* TEXT BLOCK:
━━━━
Disruption of psychostimulant-associated memories by single, low dose ketamine in rats.

Cocaine and methamphetamine use disorders pose public health concerns due to the high propensity for relapse driven by persistent drug-associated memories. Output from the medial prefrontal cortex (mPFC) regulates relapse and is controlled by parvalbumin (PV) interneurons, which are surrounded by perineuronal nets (PNNs) that support precise PV neuron firing. We previously showed that removal of mPFC PNNs, which reduces PV firing, disrupted reconsolidation of a cocaine self-administration memory when rats were given a novel, but not familiar, memory retrieval session. Ketamine rapidly suppresses PV neuron output, so we tested whether a single low dose (6 mg/kg) administered before or after a familiar or novel memory retrieval session altered cocaine cue reinstatement. Ketamine given prior to the novel, but not familiar, retrieval session reduced cue reinstatement in male Sprague-Dawley rats. In addition, both ketamine treatments combined with a novel retrieval session reduced PNN intensity around PV neurons after cue reinstatement, suggesting that PNN decreases may be unrelated to reinstatement. However, ketamine reduced the number of c-Fos-activated PV neurons immediately after the novel memory retrieval session, indicating that ketamine may reduce reinstatement through reduced PV neuron function at the time of memory retrieval. Ketamine given just prior to a novel memory retrieval session also reduced cue-induced reinstatement in rats trained for methamphetamine, but not fentanyl or sucrose self-administration. Collectively, these studies show that a single, low dose of ketamine combined with a novel memory retrieval reduces psychostimulant-seeking behavior, and may help delineate the mechanisms for ketamine-reduced relapse in psychostimulant use disorders.
━━━━
In the ketamine abstract above, what dose of ketamine was given to the rats?

* DATA EXTRACT:
━━━━
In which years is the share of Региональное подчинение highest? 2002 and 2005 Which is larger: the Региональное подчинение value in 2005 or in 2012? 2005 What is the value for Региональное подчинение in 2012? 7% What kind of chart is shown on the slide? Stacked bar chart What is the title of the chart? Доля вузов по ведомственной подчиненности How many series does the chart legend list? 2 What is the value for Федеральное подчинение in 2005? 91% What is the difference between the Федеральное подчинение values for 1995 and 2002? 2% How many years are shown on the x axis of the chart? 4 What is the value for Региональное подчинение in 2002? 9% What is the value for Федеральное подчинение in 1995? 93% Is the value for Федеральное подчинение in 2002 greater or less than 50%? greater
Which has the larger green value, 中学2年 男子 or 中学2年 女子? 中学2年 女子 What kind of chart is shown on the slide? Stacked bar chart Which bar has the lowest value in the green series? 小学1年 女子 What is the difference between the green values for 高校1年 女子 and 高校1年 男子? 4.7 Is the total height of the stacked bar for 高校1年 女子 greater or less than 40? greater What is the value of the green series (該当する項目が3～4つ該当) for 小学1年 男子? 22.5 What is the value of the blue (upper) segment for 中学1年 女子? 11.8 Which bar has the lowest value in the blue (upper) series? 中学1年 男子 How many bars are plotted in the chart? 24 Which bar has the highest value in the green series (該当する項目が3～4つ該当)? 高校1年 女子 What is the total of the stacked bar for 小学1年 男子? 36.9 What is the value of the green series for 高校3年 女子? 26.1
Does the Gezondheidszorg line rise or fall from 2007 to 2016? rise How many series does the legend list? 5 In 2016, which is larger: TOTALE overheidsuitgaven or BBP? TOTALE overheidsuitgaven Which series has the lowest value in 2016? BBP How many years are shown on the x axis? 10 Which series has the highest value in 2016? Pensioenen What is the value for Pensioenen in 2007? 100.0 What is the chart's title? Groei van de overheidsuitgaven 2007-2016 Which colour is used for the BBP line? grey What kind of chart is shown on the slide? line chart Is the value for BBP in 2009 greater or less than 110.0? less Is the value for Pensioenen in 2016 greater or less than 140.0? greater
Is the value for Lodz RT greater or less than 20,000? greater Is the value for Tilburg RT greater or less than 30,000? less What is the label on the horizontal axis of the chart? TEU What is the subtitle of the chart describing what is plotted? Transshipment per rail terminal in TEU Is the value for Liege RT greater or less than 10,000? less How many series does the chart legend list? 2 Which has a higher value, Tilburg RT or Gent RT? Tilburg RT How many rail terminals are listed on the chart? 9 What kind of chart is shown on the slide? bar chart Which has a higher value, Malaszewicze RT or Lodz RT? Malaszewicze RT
━━━━
* EXPECTED ANSWER:
A single low dose of 6 mg/kg.